And a big part of our role is also to provide education to patients or the larger population that are using medications, but also education to the prescribers. So, I think that interprofessional collaboration is really required when it comes to the overall health and management of health for her, for patients. I hope that makes sense.
Rosie:It does, yeah. And actually that's probably a good lead in to, maybe giving us kind of what the real life example of that would be. So like what does your job at St. Mike's look like then as the pharmacist on staff?
Doret:So, what I do is I work in a family medicine clinic, where it's a group of doctors who are under the umbrella of St. Michael's Hospital, and we are an academic family health team. And so my role there as a pharmacist is really as a consultant or an advisor to all of the healthcare professionals who work within the family health team, but also an advisor to all the patients who fall under that family health team.

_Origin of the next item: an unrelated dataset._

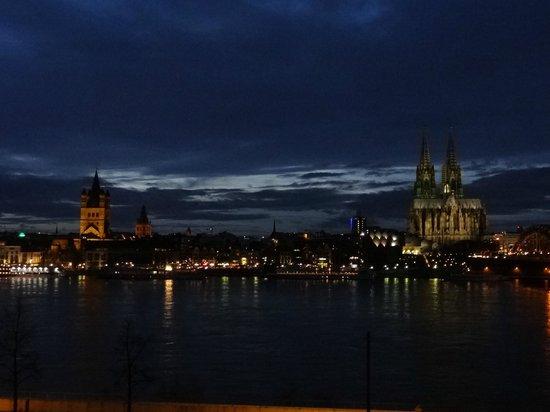Hyatt Regency Cologne: Blick aus dem Fenster (2)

A community pharmacist, just to contrast that, right; a community pharmacist basically gets a prescription in their hand, and then they dispense. And as they are reviewing the medication, they'll look at the information they have at hand in order to review that medication, to see if that's appropriate for you.
The difference that I have is that I'm often consulted on issues where a physician may not know what else they can do for very complex patient, for example, or if there are any other alternatives. They may not have all the information in front of them. And so I'm another source. So I guess you could say I'm kind of the pharmacotherapy specialist that's co-located for them so they can access me easily.
Rosie:I'm really glad that you're telling us all about this because like any person who doesn't know the healthcare industry well. Or I guess doesn't work in medicine so I don't see all the ins and outs. I just picture what I see on TV, right?
Rosie:On TV shows it's, you know, the doctors know everything and they throw out all these drugs. Oh, well, they have this disease. Well, I'll give them, you know, this "-gagagy", and you know, or the, and this "-cology", and you know, that "-ist", right. And they just seem like they have all the answers at the tips of their fingers and they know exactly the dosage. And I never see a pharmacist on these TV shows about doctors or medical practices.
So what you're describing actually sounds super interesting. You know, all respect to community pharmacists, but there's obviously much more to it than meets the eye. And it's not just about putting pills in bottles and handing them out. There's a lot of thought, it sounds like that has to go behind it. And that doctors actually don't know at the tips of their fingers, how to treat patients.
Doret:Absolutely. And, you know, the academic family health team that I work with is not something that is universally available to everyone, right. So I do work in a relatively unique practice, where there is access to all kinds of healthcare professionals, including social workers, including dieticians, including physiotherapists.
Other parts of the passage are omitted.